オンブズマン事務局は、前下院議長マーティン・ロムアルデス氏を標的とした汚職捜査において、マニュエル・ボノアン前公共事業道路長官を検察側証人として採用した。ミコ・クラバノ次席オンブズマンによると、この決定はボノアン氏から得られる内部情報によって事件を強化するために下されたものである。この動きは、6月30日の約3週間前にボノアン氏が送った協力の申し出を受けてのものだ。
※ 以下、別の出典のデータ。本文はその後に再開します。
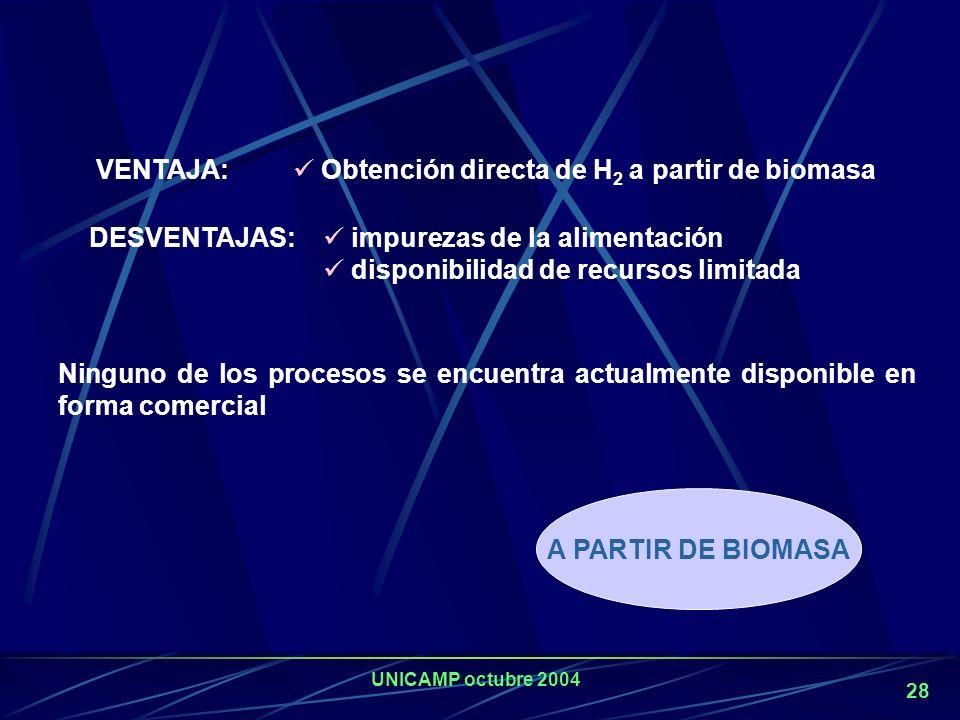 UNICAMP octubre 2004 27 NUEVAS TECNOLOGIAS DE PRODUCCION DE HIDROGENO Alcoholes: metanol y etanol Proceso autotérmico, Reformado con CO 2, Pirólisis,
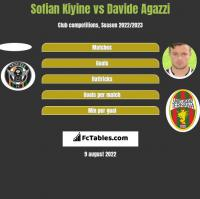 Sofian Kiyine vs Davide Agazzi h2h player stats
オンブズマンは5月28日、サンディガンバヤン(汚職裁判所)に対し、ボノアン氏を略奪および職権乱用の容疑で告発した。ボノアン氏はDPWH(公共事業道路省)長官在任中、違法な予算の割り込みによって資金提供されたプロジェクトからキックバックを受け取ったとして告発されていた。
クラバノ氏は、ボノアン氏が捜査当局に接触してきたことについて、国会議員らが特定のプロジェクトのために国家予算にどのように予算を割り込ませたかを説明できる立場にあると述べた。また、ボノアン氏は国会議員や内閣閣僚との重要な議論の場に同席していたという。
次席オンブズマンは、ボノアン氏を被告から外すことは苦渋の決断であったとしつつも、同氏の高齢や疾患、そして内部関係者としての証言の価値を考慮したと説明した。ボノアン氏は6月1日に出頭した後、高血圧のため入院しており、現在は病院での勾留措置がとられている。